Les écoles divergent réellement. La position hanafite est qu’elle rattrape les jours et ne doit rien de plus. Les positions chaféite et hanbalite distinguent en gros le motif : craindre pour l’enfant seul implique rattrapage et fidya ; craindre pour soi-même implique rattrapage seulement. Une position minoritaire rapportée de certains Compagnons l’assimile à une personne définitivement incapable de jeûner — fidya sans rattrapage. Suivez l’école que vous suivez, et consultez un savant si votre situation ne s’y range pas nettement.

Puis-je payer de l’argent au lieu de jeûner soixante jours ?

Pas si vous êtes en mesure de les jeûner. Nourrir soixante personnes est le troisième échelon d’une expiation ordonnée, pas une option de menu — on n’y arrive que si l’on est réellement incapable de jeûner soixante jours de suite, pour maladie chronique ou incapacité comparable. Une personne en bonne santé qui préférerait simplement payer n’a pas accompli la kaffarah. C’est le malentendu le plus répandu à son sujet, et c’est pourquoi cette page n’affiche pas de prix à côté par défaut.

Et si j’ai manqué des jeûnes il y a des années ?

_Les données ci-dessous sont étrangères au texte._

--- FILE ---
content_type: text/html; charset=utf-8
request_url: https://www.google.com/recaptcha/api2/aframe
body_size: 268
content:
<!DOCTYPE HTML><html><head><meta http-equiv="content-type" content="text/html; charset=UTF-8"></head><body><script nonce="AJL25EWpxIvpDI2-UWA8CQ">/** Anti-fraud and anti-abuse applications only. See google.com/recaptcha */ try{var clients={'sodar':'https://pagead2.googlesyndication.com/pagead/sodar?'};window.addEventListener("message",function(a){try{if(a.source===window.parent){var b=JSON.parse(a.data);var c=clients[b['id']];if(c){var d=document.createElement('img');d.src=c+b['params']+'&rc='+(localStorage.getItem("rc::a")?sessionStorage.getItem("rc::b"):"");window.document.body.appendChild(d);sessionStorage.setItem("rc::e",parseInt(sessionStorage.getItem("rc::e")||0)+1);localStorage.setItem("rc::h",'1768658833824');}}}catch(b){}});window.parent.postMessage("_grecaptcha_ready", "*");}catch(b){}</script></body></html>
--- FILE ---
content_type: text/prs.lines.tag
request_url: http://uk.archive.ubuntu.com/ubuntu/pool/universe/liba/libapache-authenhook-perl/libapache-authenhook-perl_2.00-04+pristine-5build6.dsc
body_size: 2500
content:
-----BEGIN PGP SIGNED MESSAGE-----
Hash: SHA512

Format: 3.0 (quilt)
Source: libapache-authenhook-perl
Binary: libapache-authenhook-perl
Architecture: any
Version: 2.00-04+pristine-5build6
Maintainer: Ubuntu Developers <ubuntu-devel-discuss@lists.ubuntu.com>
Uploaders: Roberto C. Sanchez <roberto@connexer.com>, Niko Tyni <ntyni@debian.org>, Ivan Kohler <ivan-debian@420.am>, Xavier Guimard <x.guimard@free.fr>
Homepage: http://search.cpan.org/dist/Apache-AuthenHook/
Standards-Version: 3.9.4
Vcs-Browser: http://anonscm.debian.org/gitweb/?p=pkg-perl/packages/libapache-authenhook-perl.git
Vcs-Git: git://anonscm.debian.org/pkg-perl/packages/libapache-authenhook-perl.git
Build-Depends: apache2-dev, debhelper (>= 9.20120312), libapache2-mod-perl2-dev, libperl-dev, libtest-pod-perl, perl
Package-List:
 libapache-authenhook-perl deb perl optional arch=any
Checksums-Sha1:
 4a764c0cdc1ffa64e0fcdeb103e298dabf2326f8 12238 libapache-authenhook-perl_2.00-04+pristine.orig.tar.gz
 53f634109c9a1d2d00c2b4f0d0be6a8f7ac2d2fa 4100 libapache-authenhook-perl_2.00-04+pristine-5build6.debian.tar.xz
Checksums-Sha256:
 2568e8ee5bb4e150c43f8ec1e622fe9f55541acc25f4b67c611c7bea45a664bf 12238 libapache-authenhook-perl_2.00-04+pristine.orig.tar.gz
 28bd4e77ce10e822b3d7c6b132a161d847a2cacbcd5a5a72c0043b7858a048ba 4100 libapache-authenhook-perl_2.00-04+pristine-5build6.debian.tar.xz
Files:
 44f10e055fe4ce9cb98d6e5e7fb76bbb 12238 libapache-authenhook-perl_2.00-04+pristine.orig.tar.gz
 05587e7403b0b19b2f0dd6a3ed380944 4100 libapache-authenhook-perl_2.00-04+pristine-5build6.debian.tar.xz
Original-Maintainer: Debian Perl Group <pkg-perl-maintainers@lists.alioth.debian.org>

Ils restent dus et ne se prescrivent pas. Rattrapez ce que vous pouvez, dès maintenant, et soyez honnête plutôt qu’exact là où le compte est réellement inconnu. Ce qui est débattu, c’est le coût du retard lui-même : la majorité soutient que laisser passer un Ramadan sans rattraper un jeûne que l’on pouvait rattraper ajoute une fidya pour chacun de ces jours, en plus du jeûne. L’école hanafite soutient qu’aucun versement supplémentaire n’est dû — le jeûne est simplement rattrapé tardivement. Aucun des deux avis ne vous dispense du jeûne.

Les jeûnes manqués pendant les menstruations se rattrapent-ils ?

Oui. Les quatre écoles sont d’accord, et c’est le point que l’on confond le plus. Les prières manquées pendant les menstruations ne se rattrapent pas du tout ; les jeûnes manqués alors, si. Le raisonnement habituellement avancé tient à la difficulté — un mois de prières est une charge lourde et permanente, une poignée de jeûnes une fois par an ne l’est pas. Comptez ces jours en qada et rattrapez-les comme les autres.